Eran noticias increíbles, datos alarmantes que podían afectar al tejido de la realidad; una información de tal magnitud que superaba cualquier cosa que hubiera imaginado antes de llegar aquí; pero, por alguna razón, pude tomarlas con naturalidad. Me sentí como si me hubieran contado todo esto hace muchos años y hubiera tenido todo el tiempo del mundo para asimilarlas y tomarlas como algo inevitable. ¡Este descanso me había cundido muchísimo!

Mi erección matinal indicó que debía orinar tan pronto fuera posible y he de confesar que empecé a buscar cualquier vaso, botella, maceta o contenedor donde pudiera vaciarme. Por suerte, percibí una puerta que ayer no existía. Era de madera pulida con un picaporte de metal; parecía moderna y fuera de lugar en medio de esta cabaña tan campestre. La señal de neón intermitente sobre su superficie dejaba claro que era un aseo.

Mi anfitrión no estaba en la sala; parecía que yo disponía de algo de tiempo para mí mismo y accedí a aquella habitación contigua que superaba en tamaño a todo mi piso.

¿Cómo cabía esto en la pequeña cabaña de la isla? Mi extrañeza perdió fuerza al recordar que Ismael no tenía problemas en juguetear con el espacio y las dimensiones para conseguir una habitación de tamaño imposible dentro de una construcción más pequeña.

Concretamente, este cuarto parecía un gigantesco aseo con baño, ducha de masaje, jacuzzi, retrete, espejos, toda clase de utensilios y productos de higiene colocados graciosamente en unas estanterías.

No tuve tiempo de pararme a contemplar la maravilla de diseño que eran aquellas instalaciones porque necesitaba aliviarme. Una vez me quedé tranquilo, me paseé por el lugar y me dije que, si PrideTwink había puesto esto aquí, era para ofrecerme su uso. La verdad es que necesitaba asearme tras el largo viaje y las emociones de ayer, además de que me vendría bien relajarme un rato antes de continuar con la entrevista; porque creía que tendría oportunidad de seguir hablando con él. ¡Debía tenerla! Me quedaba tanto por saber...

Tras diez minutos de disfrutar en la cálida agua burbujeante que el jacuzzi ofrecía, mi estómago rugió poco antes de percibir cómo una sombra tapaba la tenue luz que me había estado iluminando.

—¿Tienes hambre? —El súper hombre vestido con un albornoz negro portaba una bandeja en una mano y una sonrisa en ese rostro tan atractivo.

Asentí famélico y él apretó un disimulado botón de la pared que hizo emerger una mesa redonda desde el fondo de la tina, justo en su centro. Ismael se quitó el albornoz sin el menor asomo de vergüenza y no pude más que examinar una vez más aquel cuerpo perfecto, con prietos musculitos y un incitante vello recorriendo las zonas justas para hacerlo extremadamente morboso. Se introdujo en el agua sin ninguna prisa y depositó la bandeja en el soporte.

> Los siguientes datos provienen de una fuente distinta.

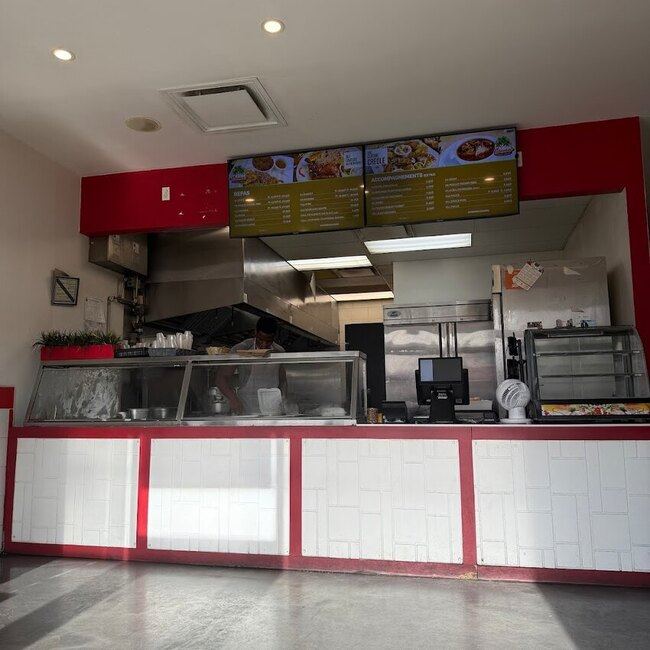 Cuisine Cr&eacute;ole Carmel Restaurant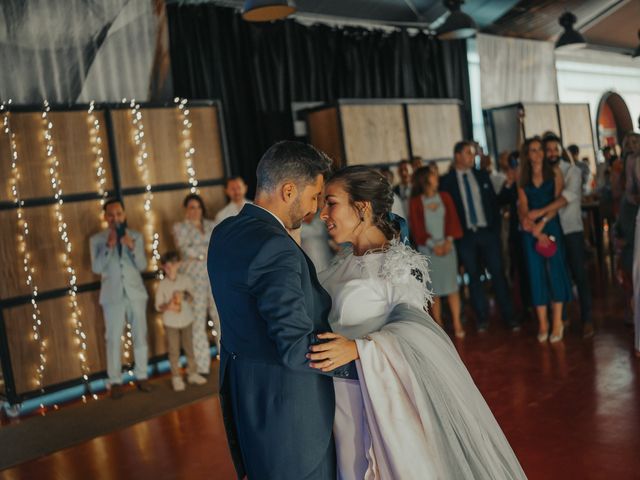 La boda de Eugenia y Casto en Ronda, Málaga 64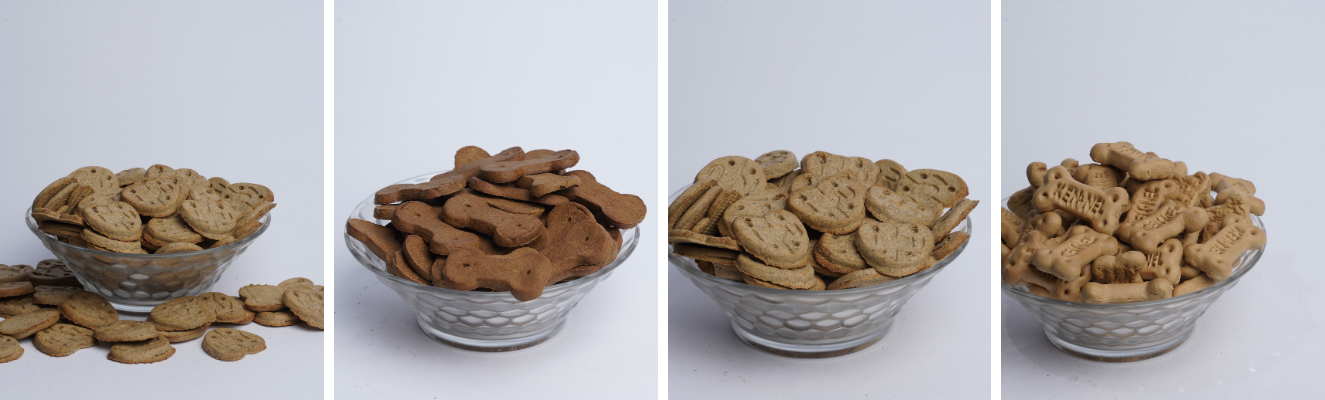 Dog Biscuits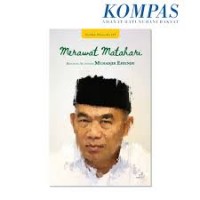 Image of Merawat matahari biografi aktivisme Muhadjir Effendy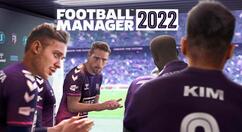 足球游戏《足球经理2022》正式登陆Steam和Epic 国区249元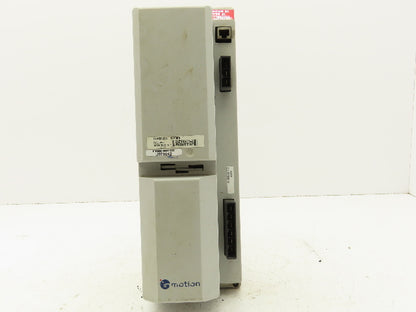 ABB 3HAB8101-18/08A InMotion Robot Servo Drive DSQC546A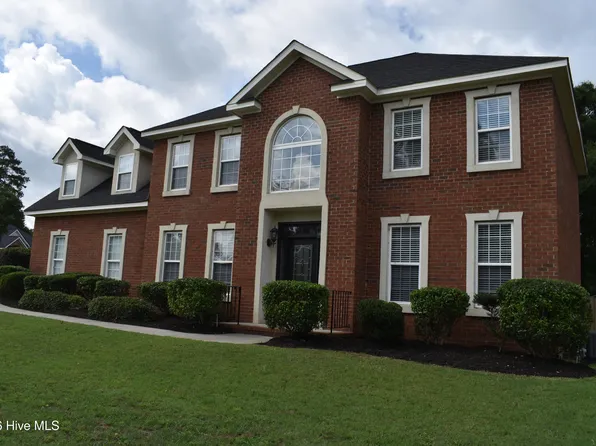 201 Bainbridge Dr, Evans, GA 30809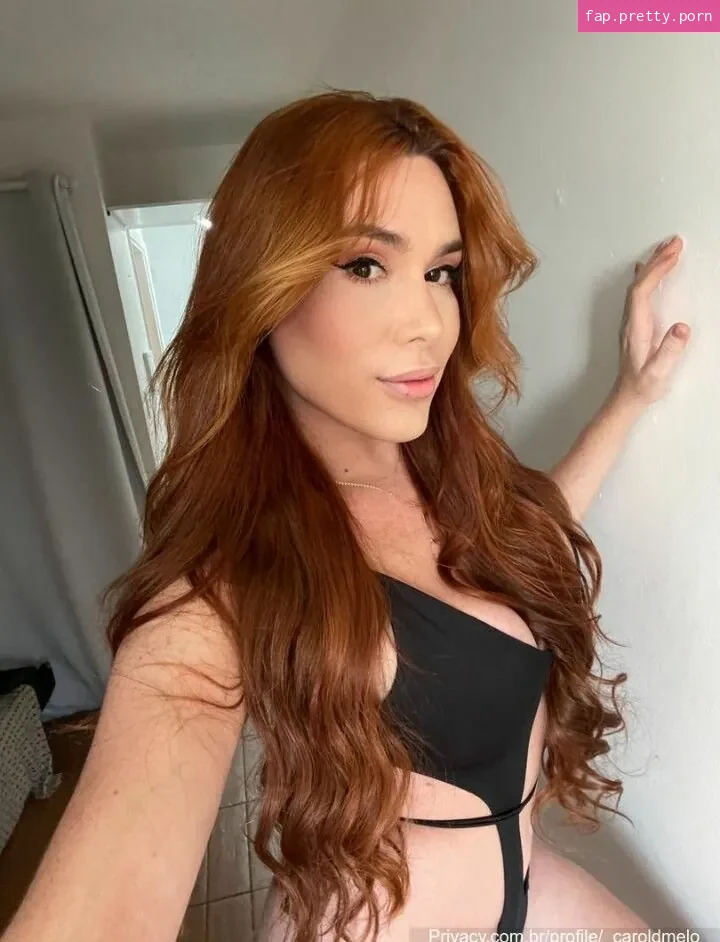 Carol Melo - Photo #41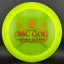 Disque de Golf Disc VIP Ice Destiny - Performance Premium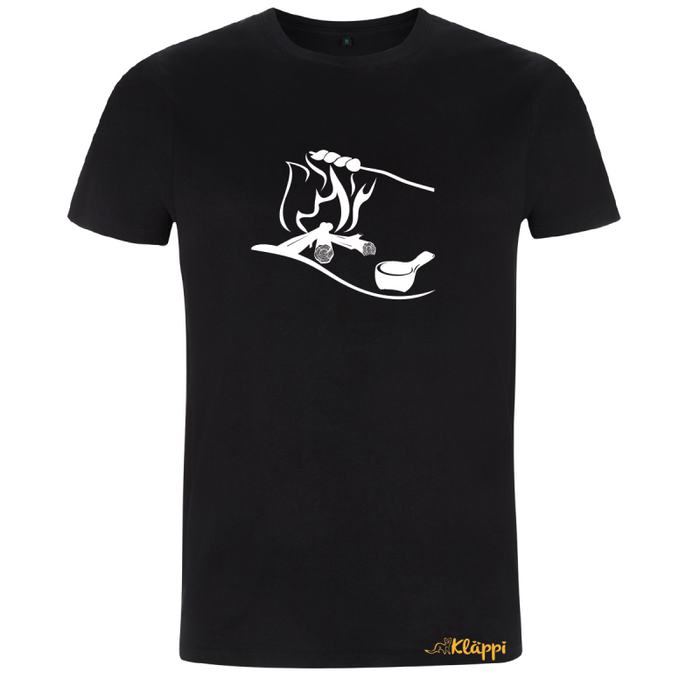 T-shirt GRILLA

—¿Puedo acompañarte en tu baño?

—Por favor. —Nadie antes había visto desnudo a PrideTwink; o al menos, nadie había publicado ningún documento gráfico al respecto o narrado un encuentro nudista con él. Por lo que sabía, yo era el único ser humano a día de hoy que había tenido el descubierto sexo de Dios a meros centímetros de distancia; y mucho que me costó no extender la mano para sopesar aquellos grandes testículos lampiños o el voluminoso cilindro de carne cuya divina perfección me hizo la boca agua.

Supuse que, si lo deseaba, Ismael no necesitaría comer; pero se sirvió un plato con un sencillo sándwich tostado de jamón y queso derretido y yo hice lo propio, alternándolo con frutas y sorbos de zumo. Me dejé el café para el final. Y, por cierto, que todo lo que ingerí era delicioso, con la textura y los sabores justos para que mi paladar explotase figuradamente en un millar de sensaciones placenteras vibrando sobre mis papilas gustativas; no podía evitar gemir de placer cada poco, paladeando aquellos manjares; él sonreía complacido.